06-08-2010 01:08 PM
With a PIX 6.x I have the following command entered
isakmp keepalive 15
With this, should I expect a remote host to be 'alive' based on this 15 second keepalive? It takes one ICMP timeout before the remote host answers, this is after some time of inactivity. The remote side is a Cisco IOS device - not sure of the version.
Thanks,
Dan
06-08-2010 01:15 PM
Dan,
The ''isakmp keepalive 15'' command is going to allow the PIX to torn down the tunnel if not receiving an answer from the other peer.
Normally, the ISAKMP SAs will be torn down after the SA lifetime expires (but in some cases this causes problems because the tunnel goes down and the other side has no way to know it until the SA lifetime expires).
So, the ''isakmp keepalive 15'' will allow the PIX to monitor the health of the other VPN peer and detect that no response is received after 15 seconds of being idle and torn down the tunnel.
Federico.
06-08-2010 01:44 PM
It sounds like I have a misunderstanding of what ISAKMP Keepalives are be used for. Keepalives actually detect traffic and shutdown the tunnel not keep it open so no re-negotiation has to happen.
So it doesn't keep the tunnel "alive" but actually lets it know when it is ok to timeout the SA.
What should my expectations be for acessing a remote host through the VPN with no timeouts from the first PING request?
Is the keepalive actually closing the tunnel prematurely?
Thanks,
Dan
06-08-2010 01:48 PM
The keepalives indeed are to monitor the other peer's health.
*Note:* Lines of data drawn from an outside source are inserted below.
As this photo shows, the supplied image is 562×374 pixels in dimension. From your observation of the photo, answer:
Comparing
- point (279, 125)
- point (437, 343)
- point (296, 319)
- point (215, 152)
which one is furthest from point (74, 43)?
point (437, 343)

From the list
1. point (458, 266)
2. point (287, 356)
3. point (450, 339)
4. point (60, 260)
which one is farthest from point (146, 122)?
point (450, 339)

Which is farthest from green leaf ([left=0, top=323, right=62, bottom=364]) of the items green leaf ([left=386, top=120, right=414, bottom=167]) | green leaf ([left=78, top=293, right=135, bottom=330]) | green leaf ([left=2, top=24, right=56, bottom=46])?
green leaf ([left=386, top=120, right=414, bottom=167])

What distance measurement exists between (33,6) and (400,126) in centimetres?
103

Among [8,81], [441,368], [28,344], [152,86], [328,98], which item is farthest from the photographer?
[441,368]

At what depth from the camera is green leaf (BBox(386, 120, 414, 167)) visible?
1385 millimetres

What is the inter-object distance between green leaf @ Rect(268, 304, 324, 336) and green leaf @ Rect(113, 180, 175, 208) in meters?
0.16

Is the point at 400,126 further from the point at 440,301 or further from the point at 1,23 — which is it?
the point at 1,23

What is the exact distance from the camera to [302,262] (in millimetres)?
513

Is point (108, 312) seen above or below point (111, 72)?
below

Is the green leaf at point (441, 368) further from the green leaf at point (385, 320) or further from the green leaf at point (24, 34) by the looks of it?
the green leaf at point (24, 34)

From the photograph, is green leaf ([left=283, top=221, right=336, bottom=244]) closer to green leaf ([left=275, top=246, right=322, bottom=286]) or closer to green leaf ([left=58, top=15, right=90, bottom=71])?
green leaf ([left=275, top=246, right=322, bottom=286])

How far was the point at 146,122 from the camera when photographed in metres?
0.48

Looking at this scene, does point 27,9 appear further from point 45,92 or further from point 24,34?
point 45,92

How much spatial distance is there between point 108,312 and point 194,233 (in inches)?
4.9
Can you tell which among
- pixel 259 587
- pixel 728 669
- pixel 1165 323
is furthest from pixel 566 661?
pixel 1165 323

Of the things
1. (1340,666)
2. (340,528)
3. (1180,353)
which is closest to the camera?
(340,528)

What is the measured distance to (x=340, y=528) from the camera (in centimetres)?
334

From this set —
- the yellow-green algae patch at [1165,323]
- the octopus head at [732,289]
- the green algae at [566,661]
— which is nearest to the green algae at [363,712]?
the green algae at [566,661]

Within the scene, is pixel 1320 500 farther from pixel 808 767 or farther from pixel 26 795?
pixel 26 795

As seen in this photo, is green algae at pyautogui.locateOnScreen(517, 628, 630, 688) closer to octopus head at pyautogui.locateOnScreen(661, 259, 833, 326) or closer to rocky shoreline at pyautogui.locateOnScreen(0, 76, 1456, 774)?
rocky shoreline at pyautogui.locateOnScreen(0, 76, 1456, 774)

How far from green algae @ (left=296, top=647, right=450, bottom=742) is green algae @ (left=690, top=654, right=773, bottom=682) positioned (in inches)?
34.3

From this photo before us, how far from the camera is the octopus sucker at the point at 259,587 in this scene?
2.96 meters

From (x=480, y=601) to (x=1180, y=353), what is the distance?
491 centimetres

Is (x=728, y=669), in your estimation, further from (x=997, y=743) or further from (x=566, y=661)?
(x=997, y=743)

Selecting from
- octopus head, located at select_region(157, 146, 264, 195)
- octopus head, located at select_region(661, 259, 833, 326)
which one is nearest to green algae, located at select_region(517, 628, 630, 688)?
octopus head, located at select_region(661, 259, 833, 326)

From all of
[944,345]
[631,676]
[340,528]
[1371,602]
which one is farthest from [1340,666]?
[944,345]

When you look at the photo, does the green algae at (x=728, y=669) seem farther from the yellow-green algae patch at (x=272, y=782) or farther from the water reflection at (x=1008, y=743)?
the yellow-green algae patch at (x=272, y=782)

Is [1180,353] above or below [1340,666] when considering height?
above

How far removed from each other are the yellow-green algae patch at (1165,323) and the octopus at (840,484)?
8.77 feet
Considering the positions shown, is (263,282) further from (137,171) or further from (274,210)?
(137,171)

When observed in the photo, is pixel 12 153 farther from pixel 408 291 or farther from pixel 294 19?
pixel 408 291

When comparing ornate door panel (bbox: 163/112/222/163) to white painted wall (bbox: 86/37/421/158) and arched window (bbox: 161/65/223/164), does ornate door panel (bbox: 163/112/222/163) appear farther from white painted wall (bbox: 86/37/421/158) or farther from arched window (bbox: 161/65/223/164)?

The ISAKMP keepalives won't keep the tunnel alive.
There has to be interesting traffic through the tunnel, for the tunnel to continue up.
Regarding your question...
You're connecting remotely via VPN and when you PING an inside host the're ''no timeouts from the first PING request''?
That means all PING packets are succesful? Please explain the last part.
Federico.
06-08-2010 01:56 PM
Frederico,
Thanks for clarifying the use of keepalives.
We typically see the FIRST PING to the remote host result in a timeout if there has been no traffic in some period of time.
security-association lifetime seconds 86400 kilobytes 4608000
Should I expect the connection to the remote host be responsive (read = no renegotiation of the tunnel) if I have sent traffic within 86400 seconds?
Thanks,
Dan
06-08-2010 02:02 PM
Yes,
The tunnel should stay up for 86400 seconds if idle.
If there are ISAKMP keepalives, then the tunnel will be torn down much more quickly (because it won't have to wait until the lifetime expires).
Also, assuming there has been no other event that brought down the tunnel on either side.
Federico.
06-08-2010 01:54 PM
To Federico's point above, the isakmp keepalive command actually has two components. The first value indicates the interval at which the PIX will send a keepalive message to its peer. In your case this value is every 15 seconds. The second value is the retry interval which by default is 2 seconds but can be configured up to 10 seconds. During the phase 1 negotiation, the peers will identify to each other whether or not they support the keepalive mechanism. If they do, they will use the keepalive as a hello/ACK mechnaism in order to identify possible issues with the peers themselves or the transit path in between. After sending a series of unanswered hellos, the PIX will assume the peer is no longer available and time the SAs out of the SADB.